* **Work instructions**
Put every line of the listing below into a JSON list of strings, one string per line, and leave out the blank lines.

[START]

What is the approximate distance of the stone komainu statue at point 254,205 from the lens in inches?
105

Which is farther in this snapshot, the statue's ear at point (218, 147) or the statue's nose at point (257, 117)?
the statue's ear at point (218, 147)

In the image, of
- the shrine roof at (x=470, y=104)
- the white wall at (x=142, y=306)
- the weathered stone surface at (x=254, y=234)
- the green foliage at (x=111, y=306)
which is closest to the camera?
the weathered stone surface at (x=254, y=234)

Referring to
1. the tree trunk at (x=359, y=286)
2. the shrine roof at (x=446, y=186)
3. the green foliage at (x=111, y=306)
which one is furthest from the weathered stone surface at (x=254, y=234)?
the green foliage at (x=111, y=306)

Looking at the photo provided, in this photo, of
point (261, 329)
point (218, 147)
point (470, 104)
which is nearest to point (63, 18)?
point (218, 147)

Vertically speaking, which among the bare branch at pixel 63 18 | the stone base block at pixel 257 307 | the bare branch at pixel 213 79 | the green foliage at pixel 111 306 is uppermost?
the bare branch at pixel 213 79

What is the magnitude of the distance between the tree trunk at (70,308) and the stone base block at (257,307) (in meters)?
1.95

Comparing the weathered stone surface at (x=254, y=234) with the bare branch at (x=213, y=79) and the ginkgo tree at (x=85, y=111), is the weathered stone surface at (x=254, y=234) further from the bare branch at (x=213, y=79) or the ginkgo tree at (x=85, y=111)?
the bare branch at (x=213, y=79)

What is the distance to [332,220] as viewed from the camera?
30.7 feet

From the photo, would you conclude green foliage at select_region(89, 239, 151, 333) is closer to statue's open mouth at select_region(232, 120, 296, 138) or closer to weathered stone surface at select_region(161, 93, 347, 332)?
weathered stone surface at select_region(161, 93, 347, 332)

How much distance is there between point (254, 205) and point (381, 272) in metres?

[END]

* **Exercise solution**
[
  "What is the approximate distance of the stone komainu statue at point 254,205 from the lens in inches?",
  "105",
  "Which is farther in this snapshot, the statue's ear at point (218, 147) or the statue's nose at point (257, 117)?",
  "the statue's ear at point (218, 147)",
  "In the image, of",
  "- the shrine roof at (x=470, y=104)",
  "- the white wall at (x=142, y=306)",
  "- the weathered stone surface at (x=254, y=234)",
  "- the green foliage at (x=111, y=306)",
  "which is closest to the camera?",
  "the weathered stone surface at (x=254, y=234)",
  "Referring to",
  "1. the tree trunk at (x=359, y=286)",
  "2. the shrine roof at (x=446, y=186)",
  "3. the green foliage at (x=111, y=306)",
  "which one is furthest from the weathered stone surface at (x=254, y=234)?",
  "the green foliage at (x=111, y=306)",
  "Looking at the photo provided, in this photo, of",
  "point (261, 329)",
  "point (218, 147)",
  "point (470, 104)",
  "which is nearest to point (63, 18)?",
  "point (218, 147)",
  "Vertically speaking, which among the bare branch at pixel 63 18 | the stone base block at pixel 257 307 | the bare branch at pixel 213 79 | the green foliage at pixel 111 306 is uppermost?",
  "the bare branch at pixel 213 79",
  "What is the magnitude of the distance between the tree trunk at (70,308) and the stone base block at (257,307) (in meters)?",
  "1.95",
  "Comparing the weathered stone surface at (x=254, y=234) with the bare branch at (x=213, y=79) and the ginkgo tree at (x=85, y=111), is the weathered stone surface at (x=254, y=234) further from the bare branch at (x=213, y=79) or the ginkgo tree at (x=85, y=111)?",
  "the bare branch at (x=213, y=79)",
  "What is the distance to [332,220] as viewed from the camera?",
  "30.7 feet",
  "From the photo, would you conclude green foliage at select_region(89, 239, 151, 333) is closer to statue's open mouth at select_region(232, 120, 296, 138) or closer to weathered stone surface at select_region(161, 93, 347, 332)?",
  "weathered stone surface at select_region(161, 93, 347, 332)",
  "How much distance is there between point (254, 205) and point (381, 272) in metres?"
]